## SUPPLIED RECORDS

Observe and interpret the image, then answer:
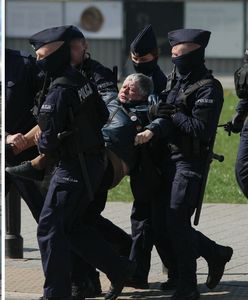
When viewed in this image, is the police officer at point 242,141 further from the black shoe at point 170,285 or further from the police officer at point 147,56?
the black shoe at point 170,285

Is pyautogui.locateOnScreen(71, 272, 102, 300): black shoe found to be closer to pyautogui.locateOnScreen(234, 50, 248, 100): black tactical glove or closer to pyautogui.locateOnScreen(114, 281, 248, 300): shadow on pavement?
pyautogui.locateOnScreen(114, 281, 248, 300): shadow on pavement

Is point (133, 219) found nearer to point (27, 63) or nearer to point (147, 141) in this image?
point (147, 141)

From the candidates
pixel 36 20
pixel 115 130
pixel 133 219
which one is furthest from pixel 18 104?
pixel 36 20

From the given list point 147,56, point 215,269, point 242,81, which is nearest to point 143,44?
point 147,56

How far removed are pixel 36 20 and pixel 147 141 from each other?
28527 millimetres

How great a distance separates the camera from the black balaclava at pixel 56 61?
6.19m

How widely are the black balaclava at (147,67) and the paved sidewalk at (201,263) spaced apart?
1.58 m

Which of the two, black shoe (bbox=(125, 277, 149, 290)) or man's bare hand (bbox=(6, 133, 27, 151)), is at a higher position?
man's bare hand (bbox=(6, 133, 27, 151))

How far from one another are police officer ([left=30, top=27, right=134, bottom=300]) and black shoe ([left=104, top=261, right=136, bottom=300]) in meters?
0.37

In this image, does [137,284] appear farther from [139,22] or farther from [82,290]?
[139,22]

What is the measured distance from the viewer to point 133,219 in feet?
22.9

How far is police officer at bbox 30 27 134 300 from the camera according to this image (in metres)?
6.09

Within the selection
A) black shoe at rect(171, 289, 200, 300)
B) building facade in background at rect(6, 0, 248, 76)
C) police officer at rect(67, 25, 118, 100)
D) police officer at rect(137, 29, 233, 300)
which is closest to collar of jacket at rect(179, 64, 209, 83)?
police officer at rect(137, 29, 233, 300)

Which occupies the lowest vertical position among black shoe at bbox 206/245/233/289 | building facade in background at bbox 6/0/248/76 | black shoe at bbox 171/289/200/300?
building facade in background at bbox 6/0/248/76
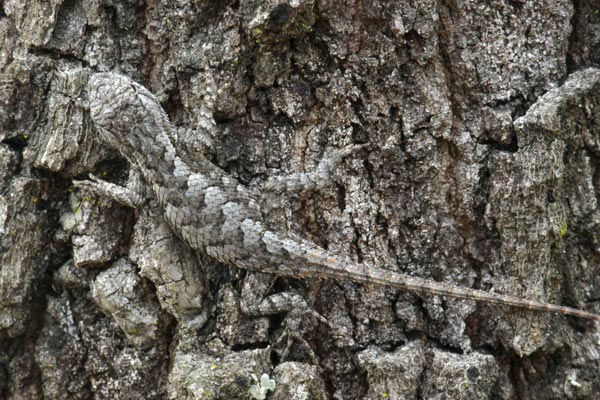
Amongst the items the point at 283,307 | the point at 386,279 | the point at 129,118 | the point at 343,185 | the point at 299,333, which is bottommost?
the point at 299,333

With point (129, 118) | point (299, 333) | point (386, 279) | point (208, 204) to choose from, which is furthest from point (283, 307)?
point (129, 118)

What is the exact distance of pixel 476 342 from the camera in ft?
12.8

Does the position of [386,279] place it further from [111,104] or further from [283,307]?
[111,104]

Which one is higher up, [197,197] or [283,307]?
[197,197]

## WHAT THE TASK REQUIRES
Can you copy the rows word for word, starting at the line that contains "How far from" and ending at the last line of the rows, leaving out any pictures?

## RESPONSE TO THE TASK
How far from one another are police officer ([left=30, top=27, right=134, bottom=300]) and black shoe ([left=104, top=261, right=136, bottom=300]) in meters?
0.37

In this image, does [137,284] appear farther from [139,22] or farther from [82,290]?
[139,22]

What is the measured distance from the viewer to point 133,219 in feet?
22.9

How far is police officer at bbox 30 27 134 300 from the camera according to this image (in metres)?
6.09

Within the selection
A) black shoe at rect(171, 289, 200, 300)
B) building facade in background at rect(6, 0, 248, 76)
C) police officer at rect(67, 25, 118, 100)
D) police officer at rect(137, 29, 233, 300)
which is closest to collar of jacket at rect(179, 64, 209, 83)?
police officer at rect(137, 29, 233, 300)

Which occupies the lowest vertical position among black shoe at bbox 206/245/233/289 | building facade in background at bbox 6/0/248/76 | black shoe at bbox 171/289/200/300?
building facade in background at bbox 6/0/248/76
Amongst the items the point at 283,307 | the point at 386,279 | the point at 129,118 | the point at 343,185 | the point at 299,333, which is bottommost?
the point at 299,333

With point (129, 118) | point (299, 333) | point (386, 279) | point (208, 204) to choose from, which is furthest from point (283, 307)?
point (129, 118)

What is the exact distance of pixel 476 342 from the camera in ft?
12.8

Does the position of [386,279] place it further from [111,104] or further from [283,307]?
[111,104]

Which one is higher up, [197,197] or [283,307]?
[197,197]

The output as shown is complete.